The duplicitous character of the actions taken by the Office of the United Nations High Commissioner for Human Rights is evident by its failure to institute investigations into the recent infamous drone attacks conducted by the US murdering thousands of persons including innocent women and children some even younger than the son of Prabhakaran, now shown on the fabricated Channel 4 videos as it was done earlier to damage the image of our nation in the eyes of the international community. Speaking of drone attacks the US website ‘Policymic’ reported thus:
‘Yet, something about this seems entirely hypocritical; we as Americans largely ignore when our own government, in countries around the world, murders innocent children but when an American child dies, our media and our nation can focus on nothing else. Meanwhile, U.S. drones are killing children and terrorizing families abroad. Earlier this year, the Bureau of Investigative Journalism found that 176 children have been murdered in Pakistan alone. And along with drone attacks, an average of 4.8 children are killed per day in Afghanistan where earlier this year, a U.S. sergeant is reported to have killed 9 children. Will these murders be deemed worthy of our thoughts and prayers, or even our news headlines?

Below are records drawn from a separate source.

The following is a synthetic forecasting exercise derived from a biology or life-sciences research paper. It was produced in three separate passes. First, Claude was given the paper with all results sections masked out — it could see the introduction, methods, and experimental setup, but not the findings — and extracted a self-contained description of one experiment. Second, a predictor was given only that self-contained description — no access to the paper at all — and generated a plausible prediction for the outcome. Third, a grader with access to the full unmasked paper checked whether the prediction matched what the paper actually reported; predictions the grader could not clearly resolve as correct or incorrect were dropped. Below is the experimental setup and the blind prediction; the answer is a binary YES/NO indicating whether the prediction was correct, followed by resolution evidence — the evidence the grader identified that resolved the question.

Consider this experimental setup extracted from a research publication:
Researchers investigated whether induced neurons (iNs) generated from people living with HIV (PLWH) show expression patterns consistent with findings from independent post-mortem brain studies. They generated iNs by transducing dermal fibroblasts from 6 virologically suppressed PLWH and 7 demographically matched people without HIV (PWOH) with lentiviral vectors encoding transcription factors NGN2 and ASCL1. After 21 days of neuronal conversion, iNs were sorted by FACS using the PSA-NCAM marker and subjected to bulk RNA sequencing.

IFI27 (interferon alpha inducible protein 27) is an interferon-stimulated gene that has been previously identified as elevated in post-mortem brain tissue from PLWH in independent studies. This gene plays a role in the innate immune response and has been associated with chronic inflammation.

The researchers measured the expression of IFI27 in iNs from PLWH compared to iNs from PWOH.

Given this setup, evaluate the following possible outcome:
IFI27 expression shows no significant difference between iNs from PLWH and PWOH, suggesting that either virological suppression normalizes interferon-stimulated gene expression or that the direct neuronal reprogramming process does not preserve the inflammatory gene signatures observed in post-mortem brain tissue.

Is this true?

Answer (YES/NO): NO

The question to be posed to Nai Pillay is did those innocent children including the children of Bin Laden deserve to die like dogs at the hands of the imperialist US shedding crocodile tears at the decimation of the LTTE which committed atrocities on the Sri Lankan people of all races for over three decades. In Pillay’s own words published in the Sunday Times of 24th February 2012 at p 14 in an email interview she stated: ‘I welcome the fact that decades of terrorism by the LTTE have come to an end. They were indeed a very brutal organization.’ Pillay refuses to travel to Sri Lanka and observe for herself the development of the North and East and the rehabilitation of thousands of former LTTE Cadres, who have returned to leading normal lives as our own brothers and sisters.

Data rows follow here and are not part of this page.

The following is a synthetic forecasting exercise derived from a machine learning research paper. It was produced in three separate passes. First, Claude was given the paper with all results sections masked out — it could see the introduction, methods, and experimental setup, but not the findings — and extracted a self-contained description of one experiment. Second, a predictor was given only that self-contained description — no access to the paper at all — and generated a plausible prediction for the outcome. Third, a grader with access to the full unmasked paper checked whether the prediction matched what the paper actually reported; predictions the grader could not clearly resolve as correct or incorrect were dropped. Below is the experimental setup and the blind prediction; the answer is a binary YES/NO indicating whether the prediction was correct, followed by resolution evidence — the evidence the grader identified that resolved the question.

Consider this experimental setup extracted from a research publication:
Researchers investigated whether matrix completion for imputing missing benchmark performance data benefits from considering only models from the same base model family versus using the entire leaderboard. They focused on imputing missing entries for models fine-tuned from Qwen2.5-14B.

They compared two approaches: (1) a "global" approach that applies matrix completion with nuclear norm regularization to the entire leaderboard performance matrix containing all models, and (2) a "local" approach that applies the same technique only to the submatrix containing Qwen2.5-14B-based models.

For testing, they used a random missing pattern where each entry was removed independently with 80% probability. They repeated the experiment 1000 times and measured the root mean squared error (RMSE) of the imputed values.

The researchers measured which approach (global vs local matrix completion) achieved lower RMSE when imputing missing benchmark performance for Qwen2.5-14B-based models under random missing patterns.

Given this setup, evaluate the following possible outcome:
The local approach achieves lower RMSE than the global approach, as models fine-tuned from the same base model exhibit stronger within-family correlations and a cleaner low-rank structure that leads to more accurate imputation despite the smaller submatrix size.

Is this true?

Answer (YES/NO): YES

Although there may be shortcomings in the present regime the Sri Lankan people should be grateful to the President and the armed forces which ushered in peace and tranquility to our people after three decades of anguish. Where was the UN when the LTTE massacred Muslims praying in a Mosque, Buddhist priests engaged in religious activities, innocent civilians travelling in public transport, blasting a pregnant Tamil woman as a suicide bomber used to attack the former Army Commander.?What about the rights of the unborn helpless child in the womb of that indoctrinated suicide bomber? Did they ever raise their voice at least to condemn such acts let alone assist Sri Lanka to come out of that debacle? The intention of the UN in harassing Sri Lanka on alleged human rights violations appears to be to threaten a regime that is not amenable to toe the line dictated by the US and other European countries.
It is a shame that some Sri Lankans are attempting to tarnish the image of their own motherland to serve petty political agendas. Our people should unite and resolve our problems within our beautiful motherland rather than striving to invite foreign intervention and external aggression which could destroy our motherland in which we were all born and bred. The UN should terminate its duplicitous attitude in bowing to super powers by ignoring their blatant violations of human rights and harassing developing nations for alleged human rights violations which is history now, If one were to dig up historical facts about human rights violations from the time of Hitler, Pol Pot, Idi Amin and such dictators Navi Pillay will not be able to rest for a single second of her remaining period of existence on earth.